Что делал Чуковский в последние дни октября 1917 года, весь ноябрь и декабрь – неизвестно. Можно предположить: обсуждал, как и вся русская интеллигенция, с друзьями и коллегами, что будет дальше. Размышлял над тем, как быть. Думал о текущих литературных делах: где-то в типографии мытарили сборник «Радуга», в декабре отмечали некрасовский юбилей, власть сменилась, а семью надо было по-прежнему кормить… За границей, отрезанная от Петрограда, оказалась Куоккала – дача, книги, архивы, вещи, – не столько собственность, сколько ушедший в небытие кусок жизни. Кажется, и сам Чуковский, и мало кто вообще сразу понял, как крепко и бесповоротно все перевернулось.

Меня, как реку,Суровая эпоха повернула.Мне подменили жизнь. В другое русло,Мимо другого потекла она.И я своих не знаю берегов.

Это написала Ахматова несколько десятилетий спустя, и подписаться под этими строчками могло целое поколение. Они еще доделывали дела, начатые в прошлой жизни, договаривали те разговоры, думали в тех категориях, а их уже несло по новому руслу.

Дни эти, темные, путаные, смутные, пронизанные ветром и простроченные стрельбой, вообще немного оставили следов в мемуарах. Начало Первой и Второй мировых войн – это да, это хорошо помнилось: был летний день, делали то-то и то-то, когда вдруг узнали: война.

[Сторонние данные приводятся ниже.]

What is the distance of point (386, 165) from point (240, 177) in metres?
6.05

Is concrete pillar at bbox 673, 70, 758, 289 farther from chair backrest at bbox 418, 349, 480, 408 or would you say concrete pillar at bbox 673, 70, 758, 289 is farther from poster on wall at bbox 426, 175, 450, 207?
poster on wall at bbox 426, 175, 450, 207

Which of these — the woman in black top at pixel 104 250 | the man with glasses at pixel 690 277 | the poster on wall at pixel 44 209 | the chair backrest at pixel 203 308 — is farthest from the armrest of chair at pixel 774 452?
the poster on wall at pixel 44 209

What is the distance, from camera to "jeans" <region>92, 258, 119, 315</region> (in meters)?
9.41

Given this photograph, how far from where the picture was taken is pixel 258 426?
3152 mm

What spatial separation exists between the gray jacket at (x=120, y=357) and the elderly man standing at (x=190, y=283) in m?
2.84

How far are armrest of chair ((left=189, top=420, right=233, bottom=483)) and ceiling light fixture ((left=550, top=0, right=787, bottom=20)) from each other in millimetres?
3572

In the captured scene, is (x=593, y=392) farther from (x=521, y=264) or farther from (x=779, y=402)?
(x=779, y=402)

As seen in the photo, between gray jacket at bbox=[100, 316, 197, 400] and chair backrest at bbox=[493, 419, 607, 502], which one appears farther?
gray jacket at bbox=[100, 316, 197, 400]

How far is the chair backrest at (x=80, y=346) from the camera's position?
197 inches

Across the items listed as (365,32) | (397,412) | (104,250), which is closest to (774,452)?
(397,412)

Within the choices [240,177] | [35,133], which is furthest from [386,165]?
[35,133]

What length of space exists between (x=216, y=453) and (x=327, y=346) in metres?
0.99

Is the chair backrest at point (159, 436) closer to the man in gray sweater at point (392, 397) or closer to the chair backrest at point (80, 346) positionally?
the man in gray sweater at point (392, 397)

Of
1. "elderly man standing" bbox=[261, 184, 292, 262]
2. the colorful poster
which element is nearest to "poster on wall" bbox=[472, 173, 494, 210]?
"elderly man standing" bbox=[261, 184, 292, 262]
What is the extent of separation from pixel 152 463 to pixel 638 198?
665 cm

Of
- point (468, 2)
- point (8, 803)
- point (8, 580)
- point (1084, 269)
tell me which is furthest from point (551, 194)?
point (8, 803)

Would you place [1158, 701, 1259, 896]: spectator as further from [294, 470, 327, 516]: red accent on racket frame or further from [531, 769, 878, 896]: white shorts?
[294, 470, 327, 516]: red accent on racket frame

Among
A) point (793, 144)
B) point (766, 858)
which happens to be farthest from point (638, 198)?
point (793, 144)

Чуковский через полвека сумел описать потемкинские дни со всеми красками, запахами, звуками, лицами, основываясь на короткой и неполной дневниковой записи и старой статье. Почему же он ни словом не обмолвился о куда более важных и трудных днях в октябре 1917-го, о страшных вестях из Москвы, о первых днях 1918 года? Почему ни слова нет в дневнике, куда он уже много лет заносил все мало-мальски достойное внимания, все, что хотел сохранить на будущее?

Может быть, время оказалось настолько насыщено событиями, что сил не было записывать (как в июне 1905-го), а рассказать о пережитом в воспоминаниях не позволяла эпоха. Зинаида Гиппиус уже после бегства из России закончила дневник 1919 года пассажем, где были и такие слова: «Писать даже и то, что я писала, было безумием, при вечных повальных обысках… Дневник в Совдепии – не мемуары, не воспоминания „после“, а именно „дневник“, – вещь исключительная: не думаю, чтобы их много нашлось в России после освобождения».

И даже если записи все-таки были – наверняка их впоследствии уничтожили. Многие дневники советского времени многократно подвергались самоцензуре, которая стала особенно жестокой в 30-е годы. В дневниках Чуковского некоторые страницы вырваны, у других оторваны или отрезаны части, вырезаны отдельные слова. В «Чукоккале» чудом сохранилось несколько «несоветских» стихотворений и прозаических фрагментов разных авторов, над ними видны начертанные рукой Марии Борисовны вердикты: «вырезать…»

Если представить себе, что были какие-то записи – и о людях, с которыми Чуковский мог встречаться и обсуждать перспективы, и о характере этого обсуждения, насколько его можно представить по записям предыдущих лет и месяцев, – то вполне допустима и мысль, что все это в какой-то момент оказалось совершенно не подлежащим хранению дома и было уничтожено. Или потеряно. А может, ничего и не было.

Конец 1917-го: Зимний взят и загажен. На улицах повальные грабежи, пойманных воров толпа забивает до смерти или топит в Неве. Каждый вечер громят винные погреба и до утра дерутся с воплями. Новая власть ведет себя по-хамски («Орут на всех, орут, как будочники в Конотопе или Чухломе», – возмущался в «Новой жизни» Горький). В деревнях громят дворянские усадьбы, жгут библиотеки, растаскивают барское добро. Ходят слухи – то ли немцы возьмут Питер, то ли калединцы, то ли корниловцы… «Служащие не служат, министерства не работают, банки не открываются, телефон не звонит, Ставка не шлет известий, торговцы не торгуют, даже актеры не играют», – записывает Зинаида Гиппиус. Электричества нет. Есть нечего. В Москве бойня, расстрел Кремля, погромы, грабежи, озверевшие толпы.